__本文__
# # # # #

今後は高用量製剤での臨床試験に注力
アンジェスは5日、新型コロナDNAワクチンについて、2020年より実施していたP1/2・P2/3試験での有効性として、細胞性免疫の上昇はある程度確認できたものの、主要指標である液性免疫で期待する効果を得られなかったと発表した。
今後、より有効性を高めるための取り組みとして、既に8月から開始している高用量製剤での臨床試験に注力していく。なお、安全性については両臨床試験で確認されている。同件の今年度通期連結業績に与える影響は軽微である。
各臨床試験の概要と結果は、次の通り。
【新型コロナウイルスDNA ワクチン製剤のP1/2試験①概要】
・ 概要: 健康成人志願者を対象とした、筋肉内接種における治験薬の安全性及び免疫原性の評価
非盲検、非対照試験
・ 目標症例数:30例
・投与方法:筋肉内接種
◆結果: 安全性に問題はなかった。有効性として液性免疫の誘導は一部の被験者で認めたものの期待する効果を得ることはできず、以降の開発は改良製剤を用いて進める。

# # # # #

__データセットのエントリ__
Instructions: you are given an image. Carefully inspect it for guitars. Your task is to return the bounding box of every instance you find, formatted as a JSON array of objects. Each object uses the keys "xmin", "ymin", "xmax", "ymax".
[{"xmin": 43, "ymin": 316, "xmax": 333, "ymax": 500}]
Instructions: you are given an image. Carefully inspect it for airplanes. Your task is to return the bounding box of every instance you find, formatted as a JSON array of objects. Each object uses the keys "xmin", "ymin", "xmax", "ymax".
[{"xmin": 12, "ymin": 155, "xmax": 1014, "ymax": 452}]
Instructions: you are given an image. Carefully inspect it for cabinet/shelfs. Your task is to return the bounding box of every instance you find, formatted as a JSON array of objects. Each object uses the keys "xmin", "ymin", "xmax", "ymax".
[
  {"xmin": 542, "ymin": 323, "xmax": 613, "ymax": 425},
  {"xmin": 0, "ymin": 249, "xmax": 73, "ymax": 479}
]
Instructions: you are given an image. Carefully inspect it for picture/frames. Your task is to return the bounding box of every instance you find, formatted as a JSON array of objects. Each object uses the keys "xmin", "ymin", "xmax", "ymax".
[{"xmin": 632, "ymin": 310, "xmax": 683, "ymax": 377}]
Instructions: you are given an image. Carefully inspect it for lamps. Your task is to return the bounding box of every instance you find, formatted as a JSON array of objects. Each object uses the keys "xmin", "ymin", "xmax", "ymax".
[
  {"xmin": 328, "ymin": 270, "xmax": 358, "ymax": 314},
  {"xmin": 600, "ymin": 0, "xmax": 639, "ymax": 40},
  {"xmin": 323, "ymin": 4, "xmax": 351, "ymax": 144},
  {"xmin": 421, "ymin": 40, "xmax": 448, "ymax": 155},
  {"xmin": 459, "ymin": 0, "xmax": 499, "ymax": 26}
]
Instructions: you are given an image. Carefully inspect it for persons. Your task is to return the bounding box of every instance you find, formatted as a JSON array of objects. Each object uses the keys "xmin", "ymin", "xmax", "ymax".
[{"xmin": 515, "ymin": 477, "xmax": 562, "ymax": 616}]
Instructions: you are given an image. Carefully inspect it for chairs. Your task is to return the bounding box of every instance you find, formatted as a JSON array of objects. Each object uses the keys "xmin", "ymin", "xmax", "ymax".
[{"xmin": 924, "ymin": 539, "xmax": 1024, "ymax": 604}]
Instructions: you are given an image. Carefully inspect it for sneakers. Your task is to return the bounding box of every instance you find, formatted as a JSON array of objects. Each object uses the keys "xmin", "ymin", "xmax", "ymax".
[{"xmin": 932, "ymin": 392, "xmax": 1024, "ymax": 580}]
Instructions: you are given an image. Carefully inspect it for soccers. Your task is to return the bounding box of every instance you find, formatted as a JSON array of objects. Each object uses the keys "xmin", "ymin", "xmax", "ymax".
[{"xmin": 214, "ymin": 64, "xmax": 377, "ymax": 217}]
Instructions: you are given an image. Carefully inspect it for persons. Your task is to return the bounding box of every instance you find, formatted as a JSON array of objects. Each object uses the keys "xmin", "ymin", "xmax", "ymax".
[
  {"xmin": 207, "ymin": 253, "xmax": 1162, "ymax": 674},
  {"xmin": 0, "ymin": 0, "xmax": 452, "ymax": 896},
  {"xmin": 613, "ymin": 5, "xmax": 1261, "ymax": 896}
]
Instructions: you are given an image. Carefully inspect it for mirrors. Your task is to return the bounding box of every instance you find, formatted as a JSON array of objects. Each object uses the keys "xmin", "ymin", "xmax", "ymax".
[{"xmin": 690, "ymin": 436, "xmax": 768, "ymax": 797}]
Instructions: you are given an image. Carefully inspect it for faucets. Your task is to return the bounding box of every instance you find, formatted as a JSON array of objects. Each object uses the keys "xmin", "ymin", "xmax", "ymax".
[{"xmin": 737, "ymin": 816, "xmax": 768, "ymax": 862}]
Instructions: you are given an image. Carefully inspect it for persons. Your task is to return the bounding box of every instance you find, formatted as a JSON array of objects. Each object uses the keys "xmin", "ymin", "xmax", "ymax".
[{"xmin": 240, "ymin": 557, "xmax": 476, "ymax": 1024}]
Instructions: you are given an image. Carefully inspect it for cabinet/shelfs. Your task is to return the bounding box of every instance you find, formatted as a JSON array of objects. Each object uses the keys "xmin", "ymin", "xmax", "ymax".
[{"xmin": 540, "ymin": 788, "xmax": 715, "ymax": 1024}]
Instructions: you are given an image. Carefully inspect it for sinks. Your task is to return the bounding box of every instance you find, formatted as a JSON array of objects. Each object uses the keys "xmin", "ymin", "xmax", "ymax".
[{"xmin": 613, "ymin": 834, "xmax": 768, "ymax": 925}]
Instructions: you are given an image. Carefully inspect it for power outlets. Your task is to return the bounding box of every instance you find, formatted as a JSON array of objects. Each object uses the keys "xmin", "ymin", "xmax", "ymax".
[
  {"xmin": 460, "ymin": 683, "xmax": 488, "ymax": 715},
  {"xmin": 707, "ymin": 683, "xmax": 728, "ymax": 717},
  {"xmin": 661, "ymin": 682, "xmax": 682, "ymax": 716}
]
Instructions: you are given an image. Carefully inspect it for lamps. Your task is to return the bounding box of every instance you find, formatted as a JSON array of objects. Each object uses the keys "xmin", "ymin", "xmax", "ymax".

# # # # #

__実施する作業__
A: 新型コロナDNAワクチンの記事によると、アンジェスが今後は高用量製剤での臨床試験に注力するのはなぜですか。記事に書かれた理由を1～3文で説明してください。
B: 新型コロナDNAワクチンの記事について、次の問いに答えてください。
(i) P1/2試験①の目標症例数は何例ですか。
(ii) この件が今年度通期連結業績に与える影響は、どのように述べられていますか。
(iii) P1/2試験①の投与方法は何ですか。
C: 新型コロナDNAワクチンの記事を、最後の文の後から書き継いでください。
これらのレコードは使いません。

__作業別の解答__
A: 2020年から実施してきたP1/2・P2/3試験では、細胞性免疫の上昇はある程度確認できました。しかし、主要指標である液性免疫で期待する効果が得られませんでした。そのため、より有効性を高める取り組みとして、8月から始めている高用量製剤での臨床試験に注力します。

B:
(i) 30例です。
(ii) 軽微であると述べられています。
(iii) 筋肉内接種です。

C:
【新型コロナウイルスDNA ワクチン製剤のP1/2試験②概要】
・ 概要: 健康成人志願者を対象とした、筋肉内接種における治験薬の安全性及び免疫原性の評価
非盲検、非対照試験
・ 目標症例数:30例
・ 投与方法:筋肉内接種
◆結果: 安全性に問題はなかった。有効性としての細胞性免疫はある程度の上昇を確認したが、液性免疫の誘導は一部の被験者で認めたものの、より多い症例数で確認する必要があると判断した。
【新型コロナウイルスDNA ワクチン製剤のP2/3試験概要】
・概要:健康成人志願者を対象とした、筋肉内接種における治験薬の安全性及び免疫原性の評価無作為化、二重盲検、プラセボ対照試験
・ 目標症例数:500 例
・投与方法:筋肉内接種
◆結果:安全性に問題はなかった。有効性としての細胞性免疫はある程度の上昇を確認したが、液性免疫の誘導は一部の被験者で認めたものの、期待する効果は得られず、さらに有効性を高める必要があることを確認した。
アンジェスでは、有効性を高めるために、次の高用量製剤を用いたP1/2相臨床試験を本年8 月より開始しており、今後は高用量製剤の開発に注力していく。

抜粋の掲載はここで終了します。